A humanidade está falhando com os civis de Gaza. E é hora de evitar novos massacres.
Ao expressar sua solidariedade ao povo palestino, sobretudo aos familiares das vítimas, o Brasil reafirma seu firme repúdio a toda e qualquer ação militar contra alvos civis, sobretudo aqueles ligados à prestação de ajuda humanitária e de assistência médica.
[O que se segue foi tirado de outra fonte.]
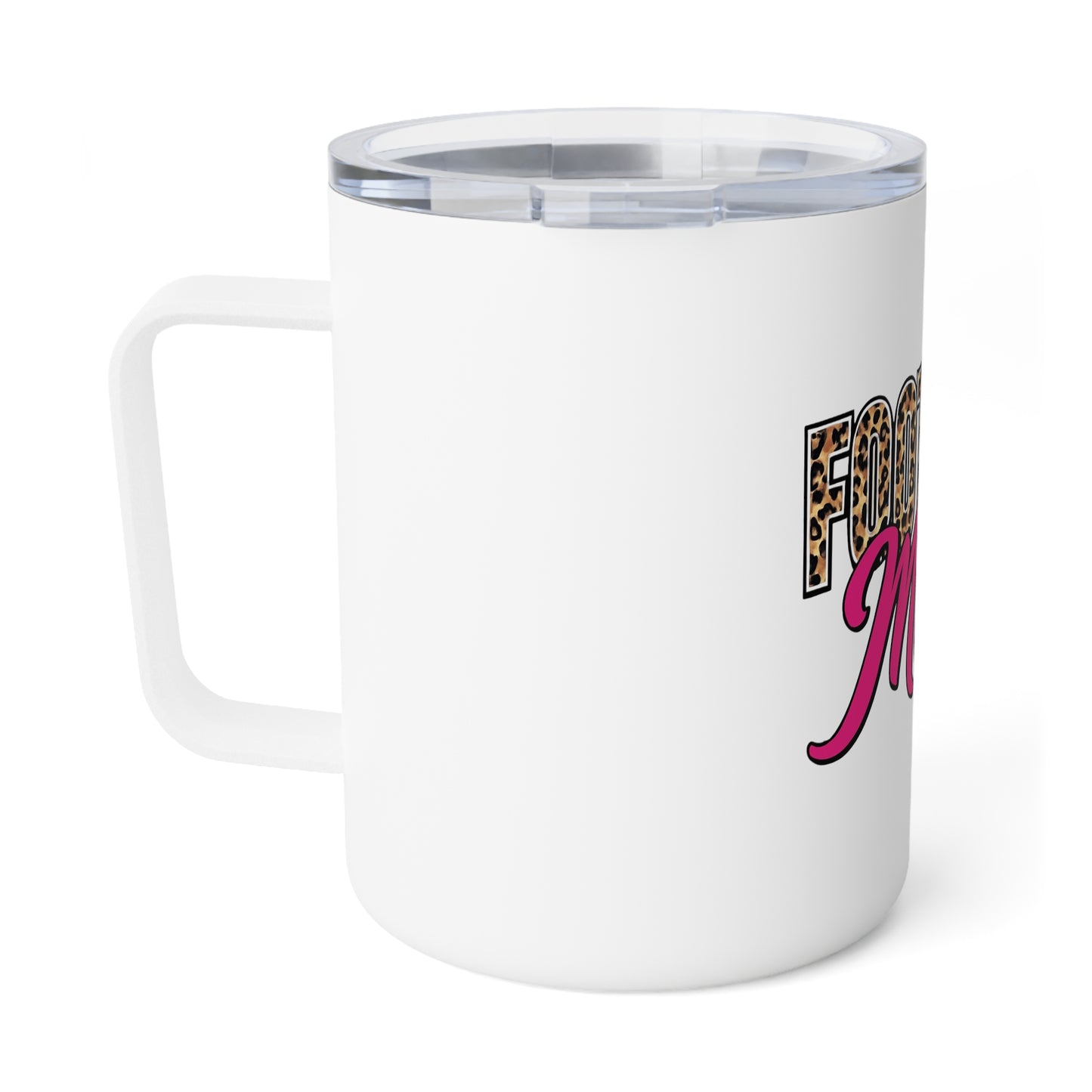Football Mom Insulated Coffee Mug - 10oz - Perfect Gift for Sports Enthusiasts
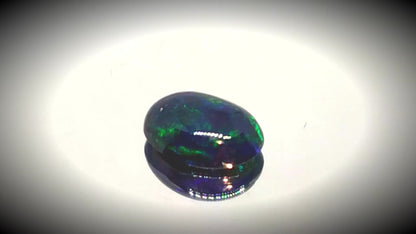 0.75ct Oval Cabochon Black Opal - Premium Jewelry from Dazzling Delights - Just $51.95! Shop now at Dazzling Delights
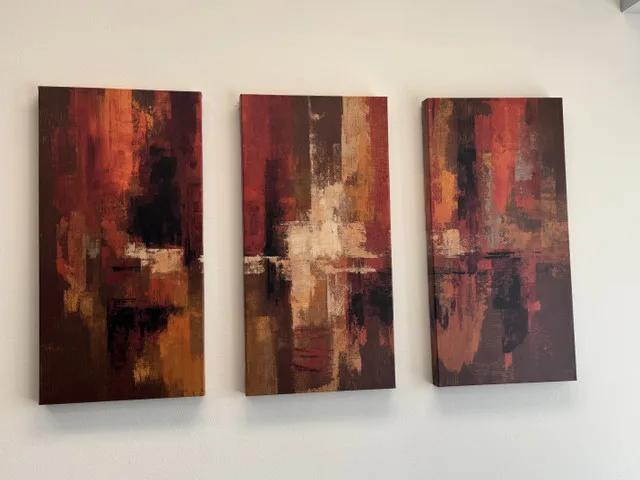 Abstract Art - Set of 3 Contemporary Canvases thumbnail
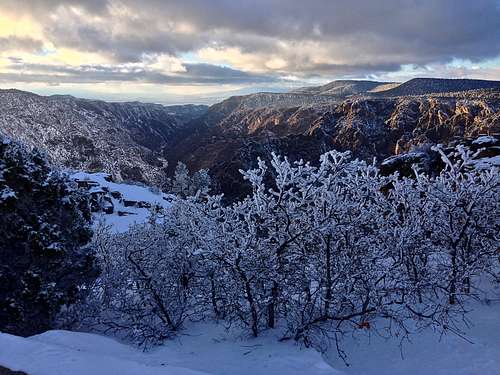 Winter in the Black Canyon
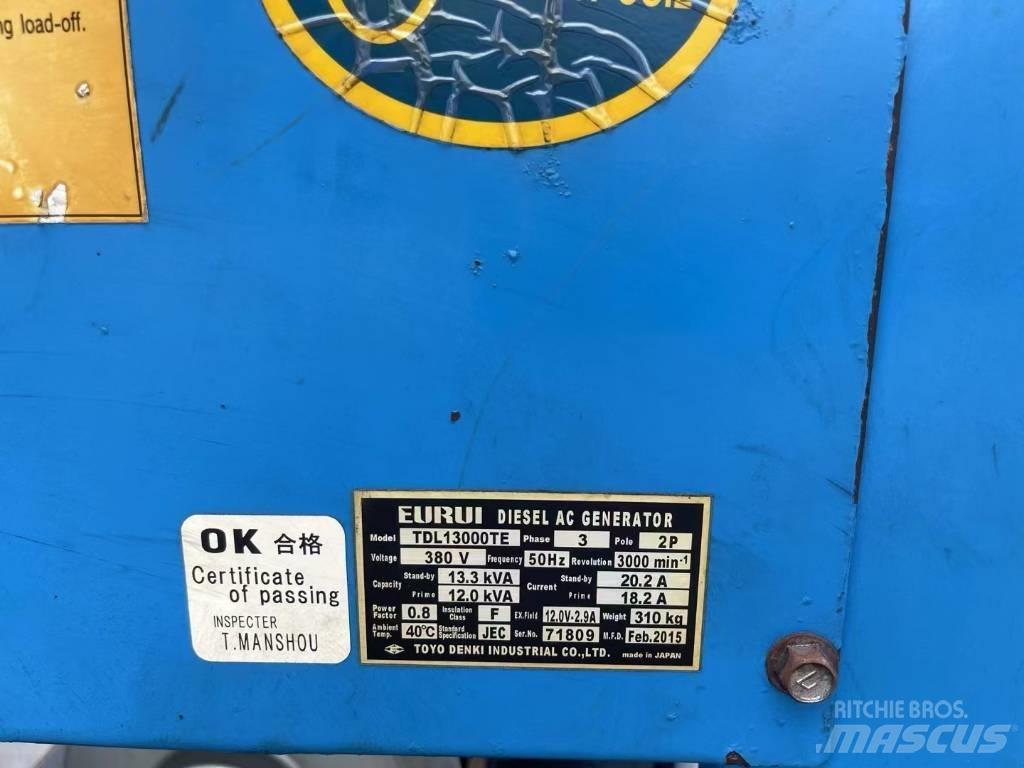 Yanmar 12KVA Geradores Diesel
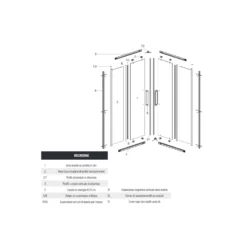 Box Doccia 70x100 Cm Nero Cristallo 6mm Orione -Vendite Ediliamo box doccia 70x100 cm nero cristallo 6mm orione aquana 5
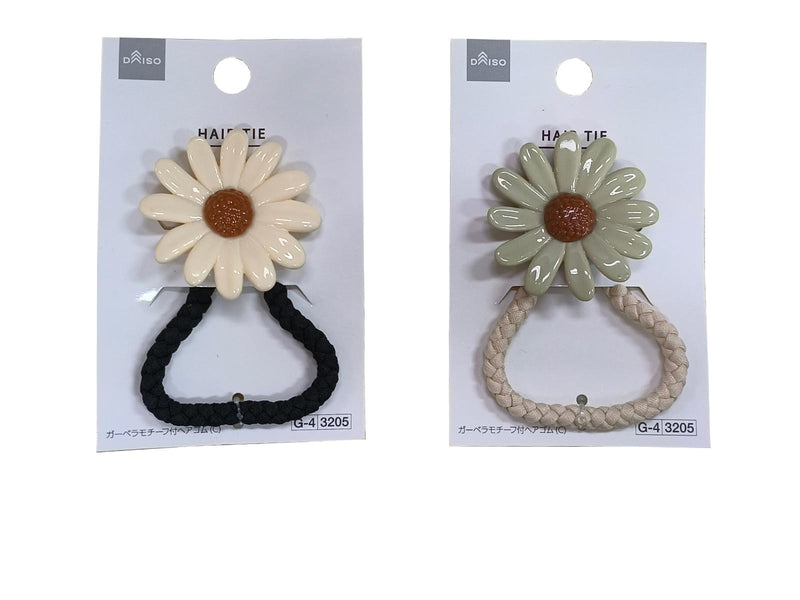 ガーベラモチーフ付ヘアゴム（Ｃ）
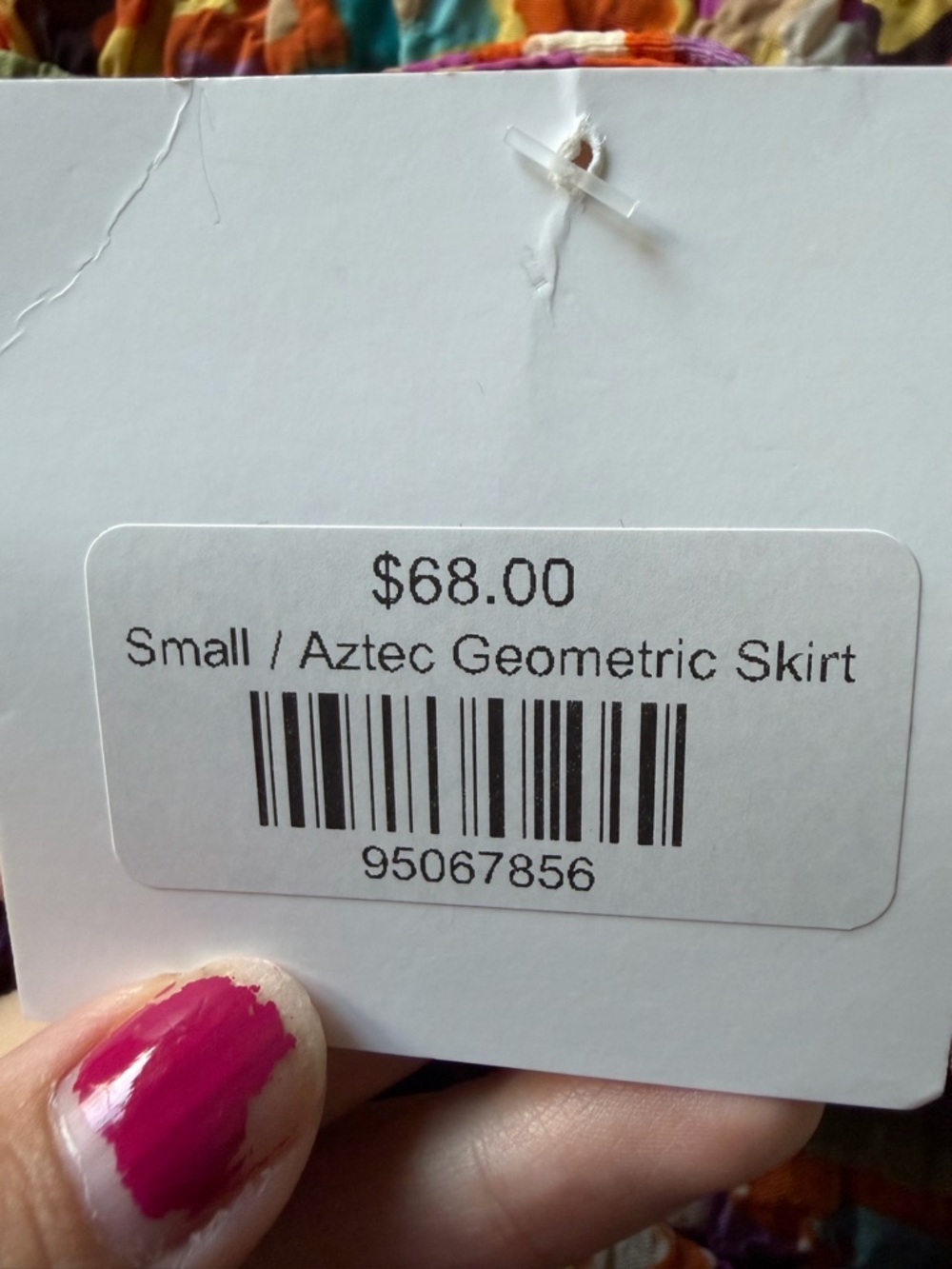 Multi-Color Zigzag Ruffle Mini Skirt- NWT - Picture 5 of 5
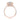 Florence | Round Halo Engagement Ring in rose gold, featuring a round center diamond surrounded by a halo of smaller stones with additional diamonds set along the band.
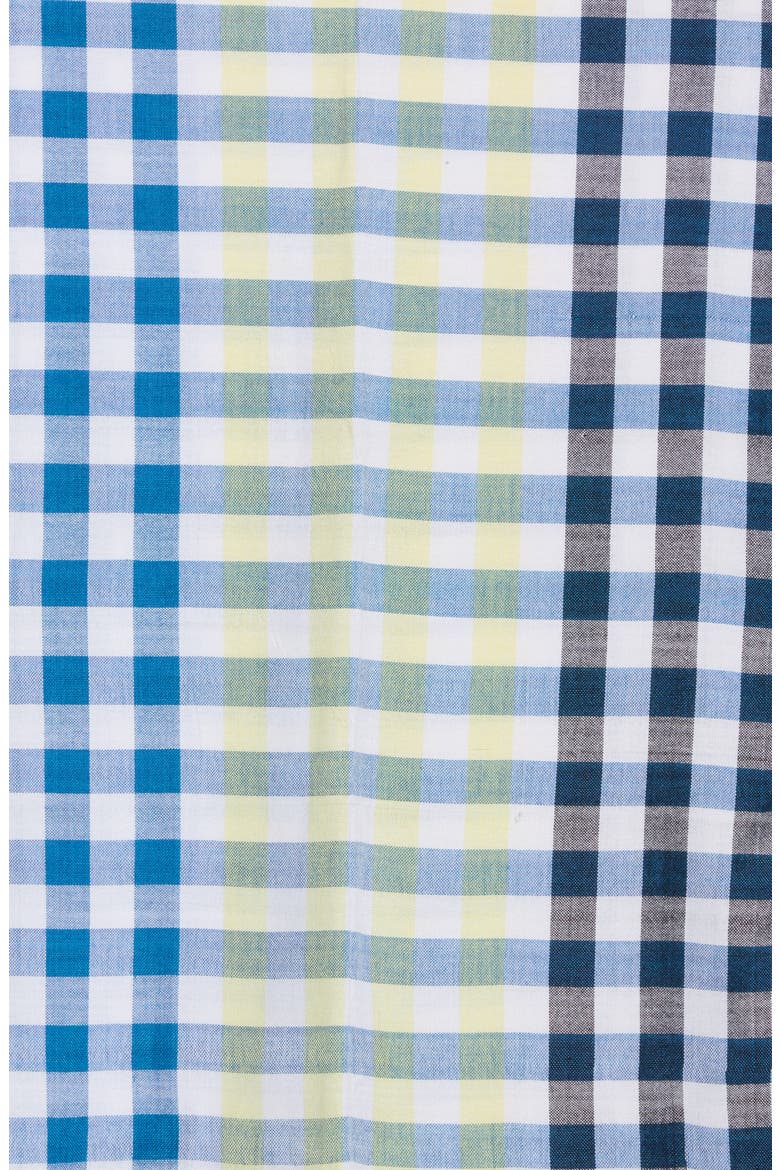 Checkered Scarf, Main, color, BLUE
O massacre de hoje vem se somar às mais de 30 mil mortes de civis palestinos, das quais mais de 12 mil são crianças, registradas desde o início do conflito, além dos mais de 1,7 milhão de palestinos vítimas de deslocamento forçado. O Brasil reitera a absoluta urgência de um cessar-fogo e do efetivo ingresso em Gaza de ajuda humanitária em quantidades adequadas, bem como a libertação de todos os reféns.
O Governo brasileiro recorda a obrigatoriedade da implementação das medidas cautelares emitidas pela Corte Internacional de Justiça, em 26 de janeiro corrente, que demandam que Israel tome todas as medidas ao seu alcance para impedir a prática de todos os atos considerados como genocídio, de acordo com o Artigo II da Convenção para a Prevenção e a Repressão e Punição do Crime de Genocídio.